領域を超えた半世紀以上の活動を総括。「オルタナティブ! 小池一子展」(3331 Arts Chiyoda

メインビジュアル

 コピーライター、編集者、クリエイティブ・ディレクター、日本初のオルタナティブ・スペースの創設者として活動してきた小池一子。その活動を一挙に紹介する展覧会「オルタナティブ! 小池一子展 アートとデザインのやわらかな運動」が、3331 Arts Chiyodaで1月22日に開幕する(3月21日まで)。

 小池の仕事を「中間子」「佐賀町」の2部構成で概観する本展。「中間子」では、1959年以降に手がけられた広告ポスターや書籍、雑誌などの資料200点以上を紹介。「佐賀町」では、小池が83年に開設した「佐賀町エキジビット・スペース」で展示した横尾忠則、森村泰昌、大竹伸朗など20名のアーティストの作品約40点を展示する。

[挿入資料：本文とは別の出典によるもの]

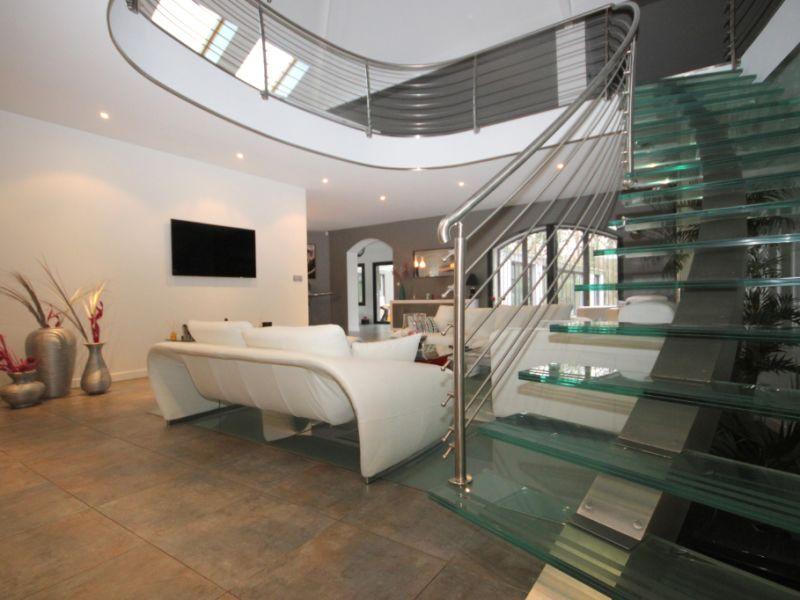 Sale house / villa Lamorlaye 1390000€ - Picture 16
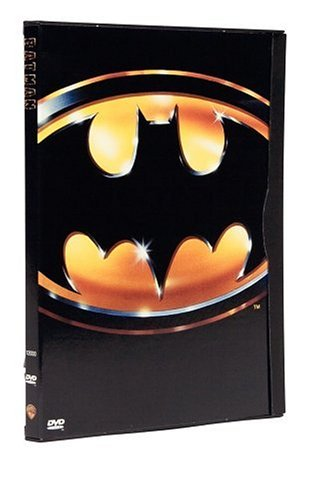 Batman (1989) System.Collections.Generic.List`1[System.String] artwork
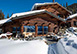 Chalet Clarité Switzerland Vacation Villa - Swiss Alps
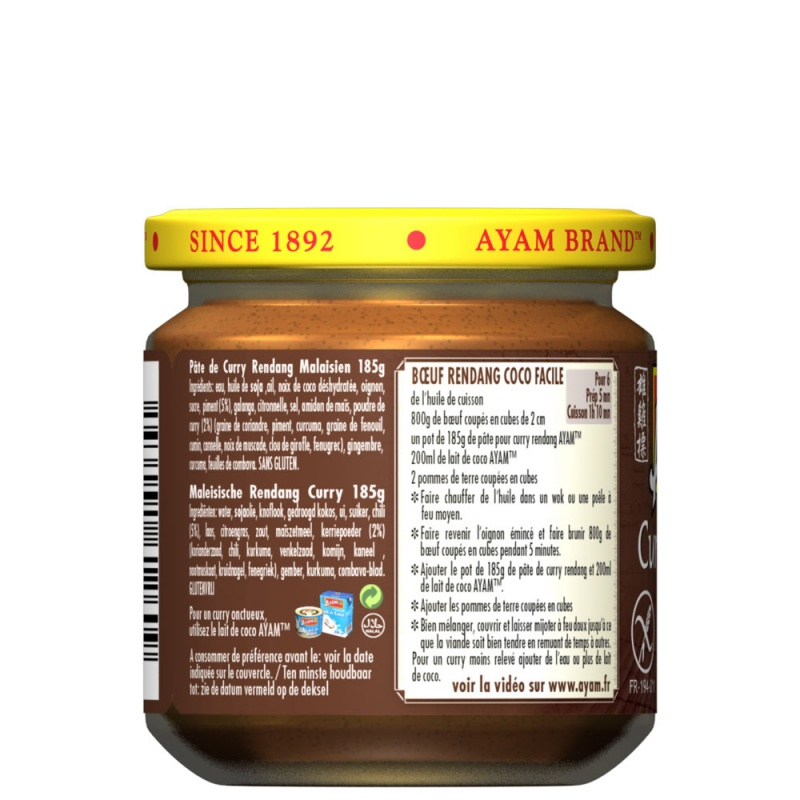 Rendang-Curry-Paste-185g-3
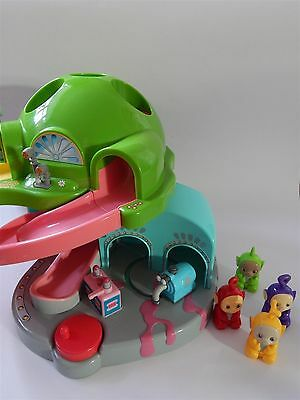 Teletubbies Pop In And Play House, Tubby Dome Toy, Tomy 1996 Complete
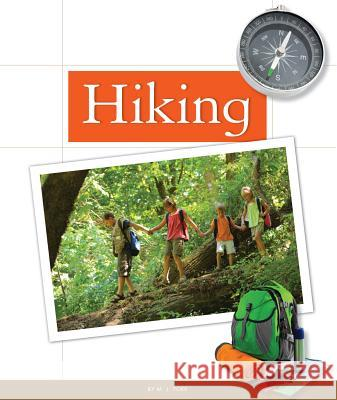 Hiking J. York 9781626873308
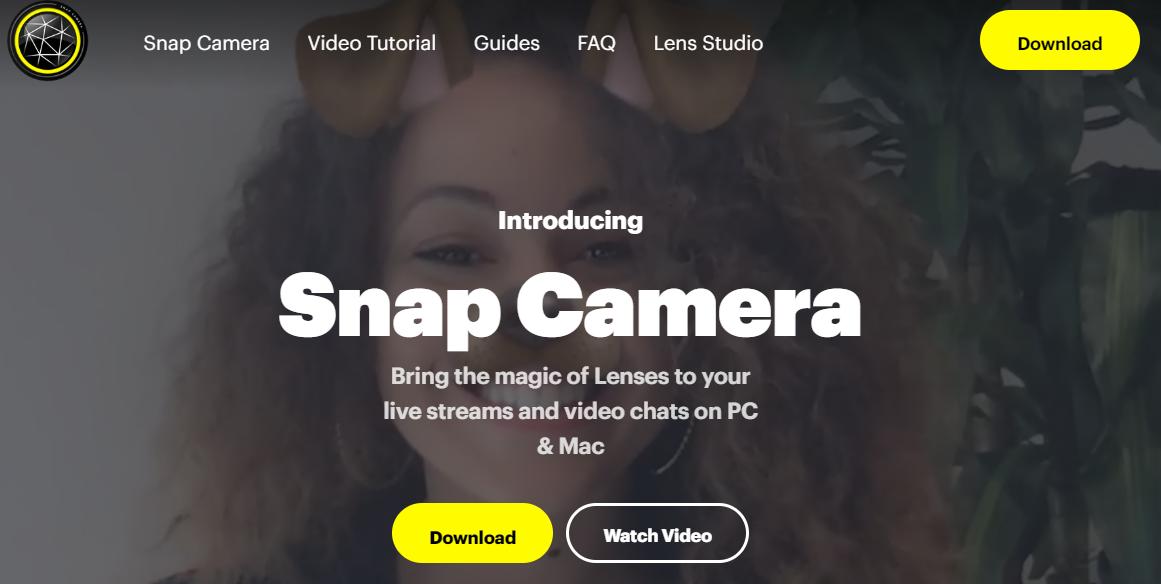 Teams Snap Camera Nasıl Kullanılır?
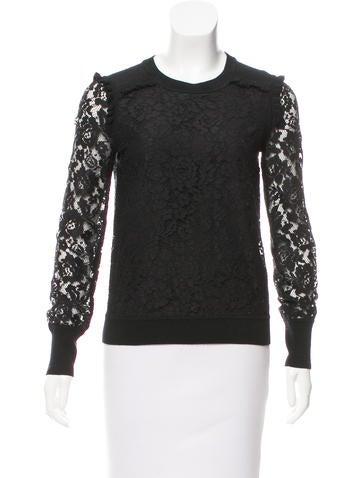 Tory Burch Lace-Paneled Wool Sweater None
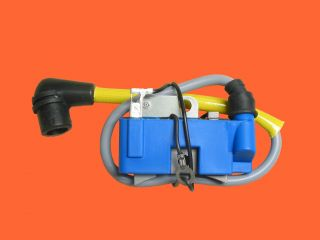Zündelektronik Zündspule DOLMAR PS 33, PS 330 bis PS 411 komplett
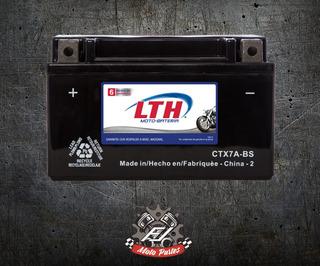 Moto Bateria Lth Ctx7l-bs (ytx7l-bs) Sin Mantenimiento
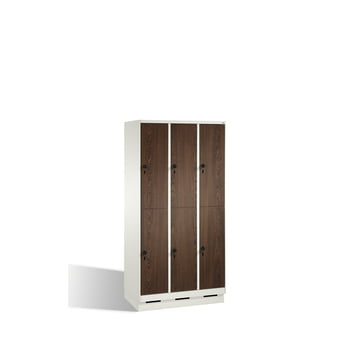 Schließfachschrank, Fächerschrank, Spindschrank, 6 Fächer (2 x 3) a 400 mm, Farbe lichtgrau, Türen Holzdekor Ahorn, 1.800 x 1.200 x 500 mm (HxBxT) online kaufen - Verwendung 2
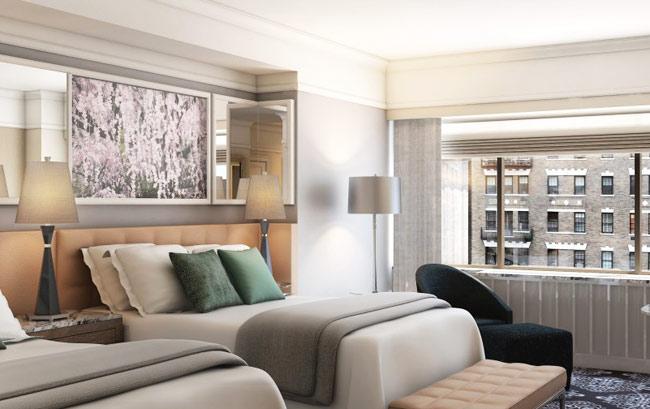 Zrenovovaná izba v Loews Regency Hotel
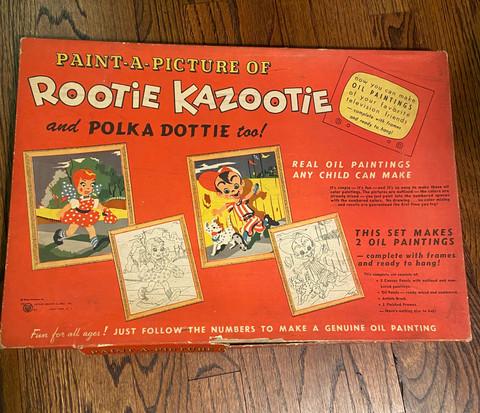 Rootie Kazootie Paint by Number Set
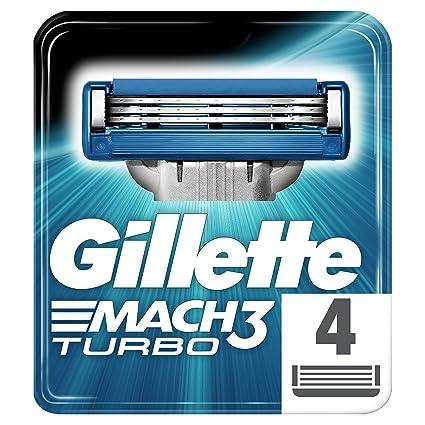 Gillette Mach3 Turbo Recambio de Maquinilla de Afeitar para Hombre - 4 Recambios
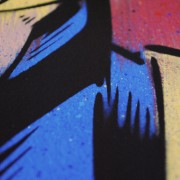cyclops_detail_004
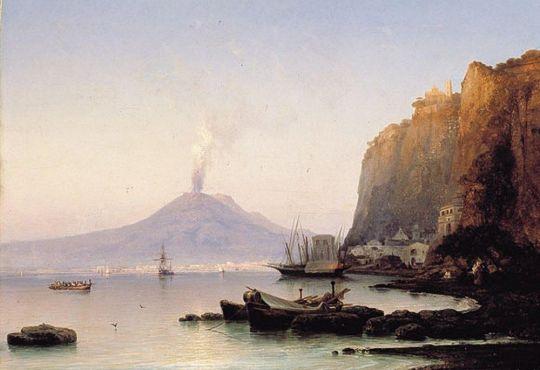 Вид на Везувий от деревни Вико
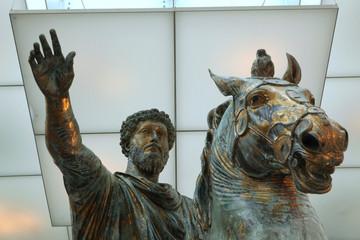 Roman bronze equestrian statue of Marcus Aurelius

 加えて地下1階の「sagacho archives」では、内藤礼《地上にひとつの場所を》(1991/2022)を公開(事前予約制)。小池の教え子が制作するプロダクトを販売するブティック、小池の著書を閲覧できるアーカイブをあわせ持った「アーカイブティック」も開設される。領域を超えた小池の仕事とともに、小池が伴走したアーティスト・クリエイターの軌跡にも迫る内容となる。

会期:2022年1月22日~3月21日
会場:3331 Arts Chiyoda
住所:東京都千代田区外神田6丁目11-14
電話番号:03-6803-2441
開館時間:11:00~19:00 ※入場は閉場の30分前まで
休館日:会期中無休 ※sagacho archivesの内藤礼作品(完全予約制)は3月21日を除く毎週月曜日、2月22日・23日休廊
料金:一般 1000円 / シニア(65歳以上)/ 学生 800円

「赤」で探求する自分自身。「RED 堀清英写真展」(シャネル・ネクサス・ホール

展示風景より

 ファッション誌やカルチャー誌で活躍し、ミュージシャンのCDジャケットやライブ写真も手がけてきた写真家・堀清英の個展「RED」が、銀座のシャネル・ネクサス・ホールで1月19日にスタートした(2月20日まで)。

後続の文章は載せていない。